WHAT TO PRODUCE –
Without skipping anything, write out each record below exactly.

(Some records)
- - - - - - -

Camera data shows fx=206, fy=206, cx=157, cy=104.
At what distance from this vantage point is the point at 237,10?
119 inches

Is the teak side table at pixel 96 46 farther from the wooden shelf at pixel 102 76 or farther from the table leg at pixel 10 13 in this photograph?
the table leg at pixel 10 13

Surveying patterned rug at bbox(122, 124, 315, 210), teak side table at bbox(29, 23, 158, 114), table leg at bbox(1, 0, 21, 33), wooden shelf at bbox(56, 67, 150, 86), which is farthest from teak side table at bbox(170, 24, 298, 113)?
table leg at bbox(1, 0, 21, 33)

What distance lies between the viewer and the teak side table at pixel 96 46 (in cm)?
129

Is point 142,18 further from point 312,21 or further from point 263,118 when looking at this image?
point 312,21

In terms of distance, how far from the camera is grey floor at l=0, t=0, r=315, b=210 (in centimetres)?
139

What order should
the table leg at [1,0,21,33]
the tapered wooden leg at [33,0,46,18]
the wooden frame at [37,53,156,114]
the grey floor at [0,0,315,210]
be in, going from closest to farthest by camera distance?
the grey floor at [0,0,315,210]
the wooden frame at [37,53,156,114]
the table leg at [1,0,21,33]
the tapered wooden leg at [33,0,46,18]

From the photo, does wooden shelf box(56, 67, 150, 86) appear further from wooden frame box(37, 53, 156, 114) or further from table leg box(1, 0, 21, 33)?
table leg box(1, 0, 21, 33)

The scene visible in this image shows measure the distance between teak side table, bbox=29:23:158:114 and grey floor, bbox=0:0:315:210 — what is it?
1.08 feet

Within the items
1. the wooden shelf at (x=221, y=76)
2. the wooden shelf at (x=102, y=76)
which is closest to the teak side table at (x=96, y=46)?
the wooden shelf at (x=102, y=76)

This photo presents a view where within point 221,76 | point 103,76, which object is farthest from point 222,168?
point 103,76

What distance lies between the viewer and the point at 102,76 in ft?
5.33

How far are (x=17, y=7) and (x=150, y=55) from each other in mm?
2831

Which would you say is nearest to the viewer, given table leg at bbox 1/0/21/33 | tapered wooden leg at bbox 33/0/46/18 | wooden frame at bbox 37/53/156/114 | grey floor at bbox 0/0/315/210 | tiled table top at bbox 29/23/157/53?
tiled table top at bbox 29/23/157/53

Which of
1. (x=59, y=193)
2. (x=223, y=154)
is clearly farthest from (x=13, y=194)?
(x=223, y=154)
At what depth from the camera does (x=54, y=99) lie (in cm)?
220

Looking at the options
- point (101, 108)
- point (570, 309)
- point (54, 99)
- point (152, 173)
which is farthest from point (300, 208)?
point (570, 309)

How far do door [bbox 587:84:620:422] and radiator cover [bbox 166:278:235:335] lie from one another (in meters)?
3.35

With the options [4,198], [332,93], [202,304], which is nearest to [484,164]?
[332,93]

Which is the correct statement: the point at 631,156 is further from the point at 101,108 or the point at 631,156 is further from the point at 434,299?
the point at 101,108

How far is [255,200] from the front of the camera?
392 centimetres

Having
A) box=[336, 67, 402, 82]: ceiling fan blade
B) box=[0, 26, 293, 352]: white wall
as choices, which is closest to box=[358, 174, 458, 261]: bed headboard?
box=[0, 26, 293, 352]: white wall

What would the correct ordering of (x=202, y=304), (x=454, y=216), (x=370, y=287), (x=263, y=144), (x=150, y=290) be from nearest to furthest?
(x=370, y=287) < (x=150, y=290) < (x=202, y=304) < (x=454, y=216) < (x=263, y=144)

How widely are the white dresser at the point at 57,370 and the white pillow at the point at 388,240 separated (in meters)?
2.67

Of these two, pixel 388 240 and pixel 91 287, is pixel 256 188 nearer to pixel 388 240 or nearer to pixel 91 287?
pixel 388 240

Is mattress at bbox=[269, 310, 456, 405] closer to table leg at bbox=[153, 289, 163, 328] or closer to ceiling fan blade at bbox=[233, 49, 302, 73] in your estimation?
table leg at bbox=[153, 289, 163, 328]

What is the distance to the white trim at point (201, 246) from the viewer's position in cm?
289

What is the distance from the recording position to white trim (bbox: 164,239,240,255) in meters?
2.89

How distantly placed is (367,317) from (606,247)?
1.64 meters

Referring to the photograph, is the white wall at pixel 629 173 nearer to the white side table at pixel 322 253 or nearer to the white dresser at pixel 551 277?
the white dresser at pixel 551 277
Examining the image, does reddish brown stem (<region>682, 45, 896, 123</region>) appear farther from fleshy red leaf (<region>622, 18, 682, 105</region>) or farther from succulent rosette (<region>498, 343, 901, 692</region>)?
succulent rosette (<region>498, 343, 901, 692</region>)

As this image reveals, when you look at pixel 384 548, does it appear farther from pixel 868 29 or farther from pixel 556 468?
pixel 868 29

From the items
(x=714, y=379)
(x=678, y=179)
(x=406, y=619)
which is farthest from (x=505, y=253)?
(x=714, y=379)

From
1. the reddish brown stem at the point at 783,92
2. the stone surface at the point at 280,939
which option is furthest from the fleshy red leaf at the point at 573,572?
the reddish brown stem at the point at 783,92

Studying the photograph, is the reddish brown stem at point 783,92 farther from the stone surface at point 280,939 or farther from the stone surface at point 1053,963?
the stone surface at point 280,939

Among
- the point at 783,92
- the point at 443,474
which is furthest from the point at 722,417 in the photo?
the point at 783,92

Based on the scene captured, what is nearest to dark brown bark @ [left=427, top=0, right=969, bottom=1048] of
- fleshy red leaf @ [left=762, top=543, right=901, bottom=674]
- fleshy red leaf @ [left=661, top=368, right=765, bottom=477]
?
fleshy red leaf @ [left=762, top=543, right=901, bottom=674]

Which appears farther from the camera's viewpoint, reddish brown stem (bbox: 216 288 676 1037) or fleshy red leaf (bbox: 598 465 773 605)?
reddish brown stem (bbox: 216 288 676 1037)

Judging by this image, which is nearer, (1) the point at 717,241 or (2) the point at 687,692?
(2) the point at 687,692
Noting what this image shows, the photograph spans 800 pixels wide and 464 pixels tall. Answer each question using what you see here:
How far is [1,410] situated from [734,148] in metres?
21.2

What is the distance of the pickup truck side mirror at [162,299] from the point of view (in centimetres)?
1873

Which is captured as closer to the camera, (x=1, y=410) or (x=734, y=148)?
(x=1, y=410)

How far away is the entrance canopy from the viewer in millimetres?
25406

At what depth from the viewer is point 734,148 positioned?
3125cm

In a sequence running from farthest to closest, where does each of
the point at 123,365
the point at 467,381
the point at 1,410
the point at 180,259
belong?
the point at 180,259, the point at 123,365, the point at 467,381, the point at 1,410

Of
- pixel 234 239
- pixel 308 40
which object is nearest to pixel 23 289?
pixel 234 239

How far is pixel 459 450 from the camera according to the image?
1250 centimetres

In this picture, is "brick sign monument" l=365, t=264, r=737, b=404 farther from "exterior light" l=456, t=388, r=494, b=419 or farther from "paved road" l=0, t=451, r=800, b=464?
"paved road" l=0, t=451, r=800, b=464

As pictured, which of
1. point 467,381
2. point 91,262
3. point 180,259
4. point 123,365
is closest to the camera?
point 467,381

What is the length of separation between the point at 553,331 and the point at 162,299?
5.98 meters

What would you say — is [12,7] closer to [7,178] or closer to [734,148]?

- - - - - - -

CORRECT RESPONSE –
Camera data shows fx=206, fy=206, cx=157, cy=104.
At what distance from this vantage point is the point at 237,10?
119 inches

Is the teak side table at pixel 96 46 farther from the wooden shelf at pixel 102 76 or farther from the table leg at pixel 10 13 in this photograph?
the table leg at pixel 10 13

Surveying patterned rug at bbox(122, 124, 315, 210), teak side table at bbox(29, 23, 158, 114), table leg at bbox(1, 0, 21, 33), wooden shelf at bbox(56, 67, 150, 86), which is farthest from teak side table at bbox(170, 24, 298, 113)?
table leg at bbox(1, 0, 21, 33)

What distance lies between the viewer and the teak side table at pixel 96 46 (in cm)?
129

Is point 142,18 further from point 312,21 or further from point 263,118 when looking at this image?
point 312,21

In terms of distance, how far from the camera is grey floor at l=0, t=0, r=315, b=210 (in centimetres)?
139

What order should
the table leg at [1,0,21,33]
the tapered wooden leg at [33,0,46,18]
the wooden frame at [37,53,156,114]
the grey floor at [0,0,315,210]
be in, going from closest to farthest by camera distance?
the grey floor at [0,0,315,210]
the wooden frame at [37,53,156,114]
the table leg at [1,0,21,33]
the tapered wooden leg at [33,0,46,18]

From the photo, does wooden shelf box(56, 67, 150, 86) appear further from wooden frame box(37, 53, 156, 114) or further from table leg box(1, 0, 21, 33)?
table leg box(1, 0, 21, 33)

The scene visible in this image shows measure the distance between teak side table, bbox=29:23:158:114 and grey floor, bbox=0:0:315:210 — what is it?
1.08 feet

Within the items
1. the wooden shelf at (x=221, y=76)
2. the wooden shelf at (x=102, y=76)
which is closest to the teak side table at (x=96, y=46)?
the wooden shelf at (x=102, y=76)

This photo presents a view where within point 221,76 | point 103,76, which object is farthest from point 222,168?
point 103,76

What distance lies between the viewer and the point at 102,76 in ft?
5.33

How far are (x=17, y=7) and (x=150, y=55) from each other in mm?
2831

Which would you say is nearest to the viewer, given table leg at bbox 1/0/21/33 | tapered wooden leg at bbox 33/0/46/18 | wooden frame at bbox 37/53/156/114 | grey floor at bbox 0/0/315/210 | tiled table top at bbox 29/23/157/53?
tiled table top at bbox 29/23/157/53

Which of
1. (x=59, y=193)
2. (x=223, y=154)
is clearly farthest from (x=13, y=194)?
(x=223, y=154)
At what depth from the camera does (x=54, y=99) lie (in cm)?
220

Looking at the options
- point (101, 108)
- point (570, 309)
- point (54, 99)
- point (152, 173)
which is farthest from point (300, 208)?
point (570, 309)

How far do door [bbox 587:84:620:422] and radiator cover [bbox 166:278:235:335] lie from one another (in meters)?
3.35

With the options [4,198], [332,93], [202,304], which is nearest to [484,164]?
[332,93]

Which is the correct statement: the point at 631,156 is further from the point at 101,108 or the point at 631,156 is further from the point at 434,299?
the point at 101,108

How far is [255,200] from the front of the camera?
392 centimetres

Having
A) box=[336, 67, 402, 82]: ceiling fan blade
B) box=[0, 26, 293, 352]: white wall
as choices, which is closest to box=[358, 174, 458, 261]: bed headboard?
box=[0, 26, 293, 352]: white wall

What would the correct ordering of (x=202, y=304), (x=454, y=216), (x=370, y=287), (x=263, y=144), (x=150, y=290) be from nearest to furthest?
(x=370, y=287) < (x=150, y=290) < (x=202, y=304) < (x=454, y=216) < (x=263, y=144)

How widely are the white dresser at the point at 57,370 and the white pillow at the point at 388,240 separated (in meters)?
2.67

Of these two, pixel 388 240 and pixel 91 287, is pixel 256 188 nearer to pixel 388 240 or nearer to pixel 91 287?
pixel 388 240

Is mattress at bbox=[269, 310, 456, 405] closer to table leg at bbox=[153, 289, 163, 328] or closer to ceiling fan blade at bbox=[233, 49, 302, 73] in your estimation?
table leg at bbox=[153, 289, 163, 328]

What is the distance to the white trim at point (201, 246) from the viewer's position in cm?
289

What is the distance from the recording position to white trim (bbox: 164,239,240,255) in meters?
2.89

How distantly placed is (367,317) from (606,247)?
1.64 meters

Referring to the photograph, is the white wall at pixel 629 173 nearer to the white side table at pixel 322 253 or nearer to the white dresser at pixel 551 277?
the white dresser at pixel 551 277
Examining the image, does reddish brown stem (<region>682, 45, 896, 123</region>) appear farther from fleshy red leaf (<region>622, 18, 682, 105</region>) or farther from succulent rosette (<region>498, 343, 901, 692</region>)?
succulent rosette (<region>498, 343, 901, 692</region>)

As this image reveals, when you look at pixel 384 548, does it appear farther from pixel 868 29 or farther from pixel 556 468?
pixel 868 29

From the items
(x=714, y=379)
(x=678, y=179)
(x=406, y=619)
which is farthest from (x=505, y=253)?
(x=714, y=379)

From
1. the reddish brown stem at the point at 783,92
2. the stone surface at the point at 280,939
which option is furthest from the fleshy red leaf at the point at 573,572?
the reddish brown stem at the point at 783,92

Studying the photograph, is the reddish brown stem at point 783,92 farther from the stone surface at point 280,939 or farther from the stone surface at point 1053,963?
the stone surface at point 280,939

Among
- the point at 783,92
- the point at 443,474
which is furthest from the point at 722,417 in the photo?
the point at 783,92

Based on the scene captured, what is nearest to dark brown bark @ [left=427, top=0, right=969, bottom=1048] of
- fleshy red leaf @ [left=762, top=543, right=901, bottom=674]
- fleshy red leaf @ [left=661, top=368, right=765, bottom=477]
?
fleshy red leaf @ [left=762, top=543, right=901, bottom=674]

Which appears farther from the camera's viewpoint, reddish brown stem (bbox: 216 288 676 1037) or fleshy red leaf (bbox: 598 465 773 605)?
reddish brown stem (bbox: 216 288 676 1037)

Judging by this image, which is nearer, (1) the point at 717,241 or (2) the point at 687,692?
(2) the point at 687,692
Noting what this image shows, the photograph spans 800 pixels wide and 464 pixels tall. Answer each question using what you see here:
How far is [1,410] situated from [734,148] in metres?
21.2

What is the distance of the pickup truck side mirror at [162,299] from the point of view (in centimetres)?
1873

Which is captured as closer to the camera, (x=1, y=410) or (x=734, y=148)?
(x=1, y=410)

How far away is the entrance canopy from the viewer in millimetres?
25406

At what depth from the viewer is point 734,148 positioned?
3125cm

In a sequence running from farthest to closest, where does each of
the point at 123,365
the point at 467,381
the point at 1,410
the point at 180,259
belong?
the point at 180,259, the point at 123,365, the point at 467,381, the point at 1,410

Of
- pixel 234 239
- pixel 308 40
which object is nearest to pixel 23 289?
pixel 234 239

How far is pixel 459 450 from the camera according to the image?
1250 centimetres

In this picture, is "brick sign monument" l=365, t=264, r=737, b=404 farther from "exterior light" l=456, t=388, r=494, b=419 or farther from "paved road" l=0, t=451, r=800, b=464?
"paved road" l=0, t=451, r=800, b=464

As pictured, which of
1. point 467,381
2. point 91,262
3. point 180,259
4. point 123,365
is closest to the camera?
point 467,381

What is the length of separation between the point at 553,331 and the point at 162,299?
5.98 meters

What would you say — is [12,7] closer to [7,178] or closer to [734,148]?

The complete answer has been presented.